[PATCH 2 of 5] localrepo: invoke dirstate.unsureifambig in wwrite for safety
Martin von Zweigbergk
martinvonz at google.com
Tue Jun 2 14:40:26 CDT 2015
On Tue, Jun 2, 2015 at 9:27 AM FUJIWARA Katsunori <foozy at lares.dti.ne.jp>
wrote:
>
> At Mon, 01 Jun 2015 18:57:16 +0000,
> Martin von Zweigbergk wrote:
> >
> > [1 <text/plain; UTF-8 (7bit)>]
> > On Mon, Jun 1, 2015 at 11:07 AM FUJIWARA Katsunori <
> foozy at lares.dti.ne.jp>
> > wrote:
> >
> > > At Mon, 01 Jun 2015 17:02:10 +0000,
> > > Martin von Zweigbergk wrote:
> > > >
> > > > [1 <text/plain; UTF-8 (7bit)>]
> > > > Thanks. I think I knew most of that, but the subrepo case for
> interrupted
> > > > update was a good example I had not thought about. My question
> remains,
> > > > however. In the sequence in this test case, you do this:
> > > >
> > > > $ hg update -q -C 3
> > > > $ touch -t 200001010000 b
> > > > $ hg status -A b
> > > > $ hg --config extensions.abort=$TESTTMP/abort.py merge 5
> > > > $ touch -t 200001010000 b
> > > >
> > > > What I'm wondering is what real-world scenarios could lead to file
> b's
> > > > timestamp being the same in those two cases (where you artificially
> touch
> > > > them here). Since we said that 'hg status' is run strictly after (at
> > > > whatever granularity is recorded by the FS, perhaps second-level),
> how
> > > can
> > > > the 'hg merge' produce a timestamp for file b that's the same as
> what 'hg
> > > > update' does?
> > >
> > > `hg merge` can be aborted by same reason at `hg update` before
> > > updating dirstate:
> > >
> > > (0) cleanup working directory for examination of `hg merge`
> > > (let's ignore this while focusing on examination of `hg merge`)
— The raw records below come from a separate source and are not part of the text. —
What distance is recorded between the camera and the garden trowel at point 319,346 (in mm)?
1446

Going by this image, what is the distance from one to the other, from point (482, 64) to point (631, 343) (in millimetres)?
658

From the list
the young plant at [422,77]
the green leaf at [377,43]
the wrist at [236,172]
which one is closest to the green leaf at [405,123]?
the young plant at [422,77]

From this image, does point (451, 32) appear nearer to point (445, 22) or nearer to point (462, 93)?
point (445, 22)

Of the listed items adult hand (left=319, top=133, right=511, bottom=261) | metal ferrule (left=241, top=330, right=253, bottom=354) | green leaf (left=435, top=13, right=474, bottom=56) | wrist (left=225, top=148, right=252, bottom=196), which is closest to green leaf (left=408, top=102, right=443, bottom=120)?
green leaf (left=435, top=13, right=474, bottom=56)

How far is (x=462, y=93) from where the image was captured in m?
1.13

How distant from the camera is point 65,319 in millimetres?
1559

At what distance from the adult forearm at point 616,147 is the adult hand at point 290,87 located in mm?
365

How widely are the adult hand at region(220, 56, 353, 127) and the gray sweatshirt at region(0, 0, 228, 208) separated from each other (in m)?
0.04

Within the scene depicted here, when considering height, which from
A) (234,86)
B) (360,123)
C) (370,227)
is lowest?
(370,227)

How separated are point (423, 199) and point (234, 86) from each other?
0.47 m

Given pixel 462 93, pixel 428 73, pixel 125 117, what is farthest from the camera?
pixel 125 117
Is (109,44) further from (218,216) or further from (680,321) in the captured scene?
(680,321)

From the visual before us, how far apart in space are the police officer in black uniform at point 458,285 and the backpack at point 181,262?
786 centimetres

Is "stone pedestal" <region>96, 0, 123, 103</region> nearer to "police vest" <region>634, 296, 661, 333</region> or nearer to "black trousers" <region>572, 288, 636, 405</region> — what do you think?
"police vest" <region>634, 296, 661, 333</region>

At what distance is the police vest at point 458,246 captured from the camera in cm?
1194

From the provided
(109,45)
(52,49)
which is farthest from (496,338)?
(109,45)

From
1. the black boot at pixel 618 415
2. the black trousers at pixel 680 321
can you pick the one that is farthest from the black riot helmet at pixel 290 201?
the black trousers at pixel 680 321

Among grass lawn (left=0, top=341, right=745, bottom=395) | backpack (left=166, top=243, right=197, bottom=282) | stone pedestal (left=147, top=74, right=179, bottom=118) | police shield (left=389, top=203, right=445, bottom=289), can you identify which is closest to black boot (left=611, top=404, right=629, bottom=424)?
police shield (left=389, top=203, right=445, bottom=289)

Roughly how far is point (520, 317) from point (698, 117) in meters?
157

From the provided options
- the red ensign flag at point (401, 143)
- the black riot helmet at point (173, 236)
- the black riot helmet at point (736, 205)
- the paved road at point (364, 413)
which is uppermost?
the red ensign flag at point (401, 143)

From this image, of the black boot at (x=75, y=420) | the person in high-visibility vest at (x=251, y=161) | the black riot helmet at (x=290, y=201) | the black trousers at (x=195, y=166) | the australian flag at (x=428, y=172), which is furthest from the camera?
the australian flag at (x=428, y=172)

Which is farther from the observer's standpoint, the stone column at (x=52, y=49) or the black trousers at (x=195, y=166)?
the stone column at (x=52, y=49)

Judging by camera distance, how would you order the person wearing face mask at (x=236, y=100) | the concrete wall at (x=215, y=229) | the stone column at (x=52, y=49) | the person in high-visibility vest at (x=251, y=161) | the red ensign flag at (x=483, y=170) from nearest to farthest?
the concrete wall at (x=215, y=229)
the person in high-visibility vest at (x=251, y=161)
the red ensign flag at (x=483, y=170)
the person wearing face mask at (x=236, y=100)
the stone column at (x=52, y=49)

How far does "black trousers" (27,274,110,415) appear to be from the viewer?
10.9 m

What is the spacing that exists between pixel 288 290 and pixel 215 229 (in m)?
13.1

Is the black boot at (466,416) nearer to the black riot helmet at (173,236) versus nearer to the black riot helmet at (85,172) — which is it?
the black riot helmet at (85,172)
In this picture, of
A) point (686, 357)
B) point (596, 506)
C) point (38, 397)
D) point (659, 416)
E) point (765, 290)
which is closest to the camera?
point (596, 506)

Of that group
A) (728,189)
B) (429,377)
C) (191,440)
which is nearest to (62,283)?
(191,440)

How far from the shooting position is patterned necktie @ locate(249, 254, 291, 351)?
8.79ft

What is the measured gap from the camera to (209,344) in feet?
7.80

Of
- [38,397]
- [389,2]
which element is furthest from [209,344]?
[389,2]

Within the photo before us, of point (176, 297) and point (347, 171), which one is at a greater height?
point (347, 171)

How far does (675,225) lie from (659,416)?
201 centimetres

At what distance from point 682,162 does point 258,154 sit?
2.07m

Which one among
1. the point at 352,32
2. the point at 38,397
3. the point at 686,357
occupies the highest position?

> > > > $ hg update -q -C 3
> > >
> > > (1) ensure forcibly that `repo.dirstate['b']` has valid timestamp
> > > > $ touch -t 200001010000 b
> > > > $ hg status -A b
> > >
> >
> > We said that this 'hg status' is run at 200001010000(00)+1sec (otherwise
> > the timestamp in the dirstate would be unset). Correct?
>
> Yes, it is correct.
>
> > >
> > > (2) execute `hg merge`, but it is aborted before "update dirstate"
> > > for example:
> > > - invalid updating in subrepositories
> > > - keyboard interruption by user, file I/O error and so on
> > > > $ hg --config extensions.abort=$TESTTMP/abort.py merge 5
> > >
> > > (3) (re-)set timestamp of 'b' on the filesystem for mis-leading
> > > this emulates that `hg merge` update 'b' before
> 200001010000(00)+1sec
> > > > $ touch -t 200001010000 b
> > >
> >
> > Since 'hg status' above was run at 200001010000(00)+1sec (or later), how
> > can this (interrupted) merge be run at 200001010000(00)?
>
> Oh, your wondering is natural. My explanation was wrong :-<
>
> In real world, steps below reproduce this issue:
>
Great explanation! Thanks!
So the problem is that we mark the file clean in dirstate as a result of
checking its status, then we update it on disk, abort the update, write the
clean dirstate to disk and stay on the old revision. It seems a little
strange to me that we write the dirstate even on failure. Do you know if
there is a good reason for that?
Perhaps another option is to mark all files in the merge normallookup()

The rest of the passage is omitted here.